Pull every line from the records that has the word "trap" in it.

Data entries
================

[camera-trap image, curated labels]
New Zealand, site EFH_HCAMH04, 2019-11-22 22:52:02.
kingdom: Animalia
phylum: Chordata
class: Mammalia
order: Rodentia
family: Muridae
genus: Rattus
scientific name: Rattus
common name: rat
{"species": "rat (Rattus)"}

================

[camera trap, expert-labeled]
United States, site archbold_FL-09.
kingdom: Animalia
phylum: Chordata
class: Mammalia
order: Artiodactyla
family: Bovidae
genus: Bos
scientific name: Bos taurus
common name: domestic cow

================

EXERCISE SOLUTION ::
[camera-trap image, curated labels]
[camera trap, expert-labeled]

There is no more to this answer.